In June 2016, the FASB issued ASC 326, Financial Instruments- Credit Losses (“ASC 326”), which replaces the current “incurred loss” methodology for recognizing credit losses with an “expected loss” methodology. This new methodology requires that a financial asset measured at amortized cost be presented at the net amount expected to be collected. This standard is intended to provide more timely decision-useful information about the expected credit losses on financial instruments. This guidance is effective for fiscal years beginning after December 15, 2019, and early adoption is allowed as early as fiscal years beginning after December 15, 2018. We do not believe this new guidance will have a material impact on our consolidated financial statements.
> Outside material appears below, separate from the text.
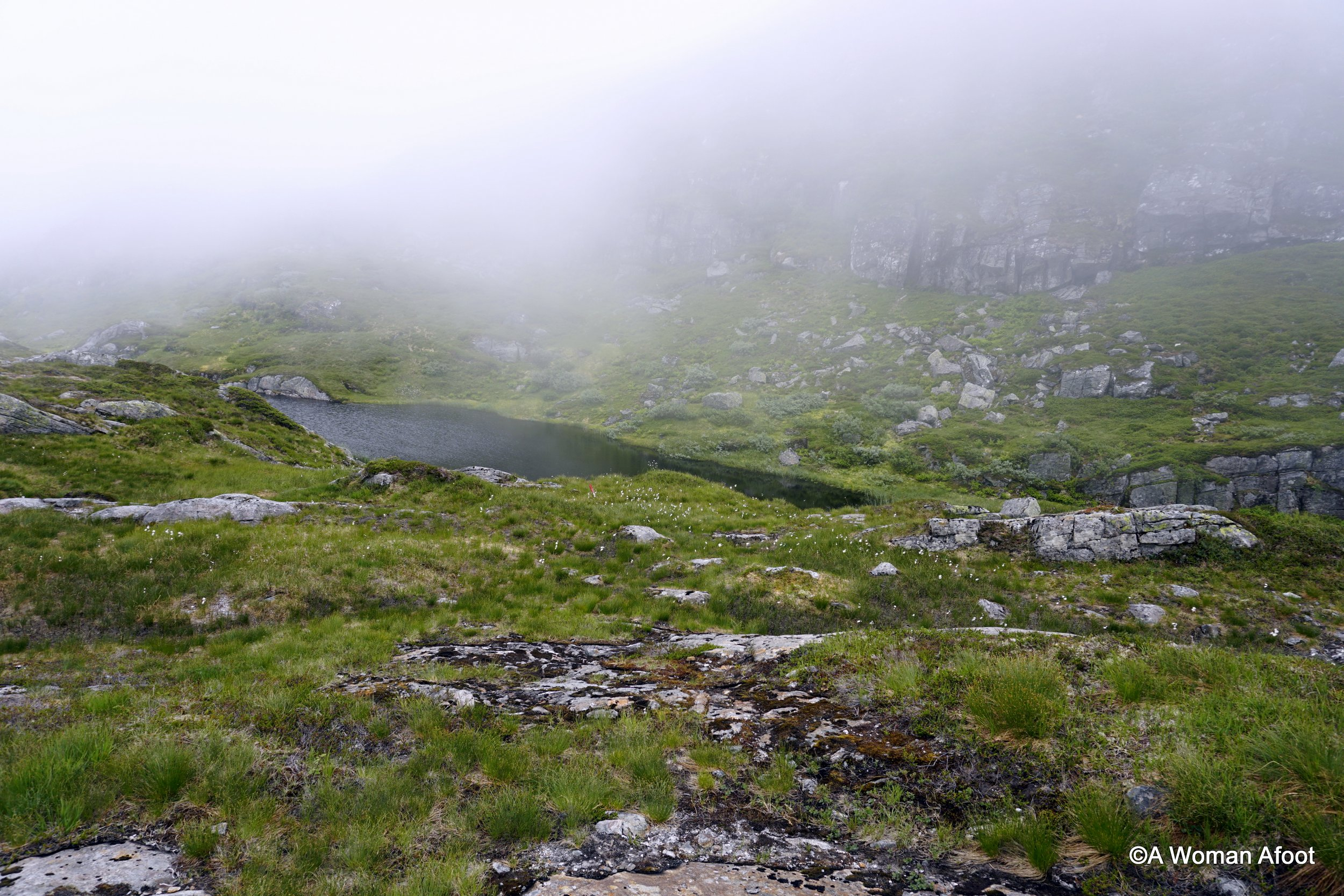 Looking for a solo hiking destination near Bergen? Check out this beautiful trail from Dale to Høgabu. 18 km through stunning mountains - learn more at awomanafoot.com | Hiking solo in Norway | Wild Camping Solo in Norway | Trail report | Women solo hikers | Scandinavia | Where to hike in Europe | #Bergen #hiking #camping #solo #Norway #trail #Dale #Fjord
Note 14. Subsequent Events
Distributions
On October 24, 2019, the Partnership announced that the Board declared Preferred Unit distributions for the third quarter of 2019, according to terms outlined in the Partnership Agreement. Distributions will be paid on November 14, 2019, to holders of record as of the close of business on November 7, 2019. The Class A Preferred Unit cash distributions will be $0.0430 per Class A Preferred Unit, or $0.5 million in aggregate. Additionally, the Class B Preferred Unit cash distributions will be $0.0306 per Class B Preferred Unit, or $0.3 million in aggregate.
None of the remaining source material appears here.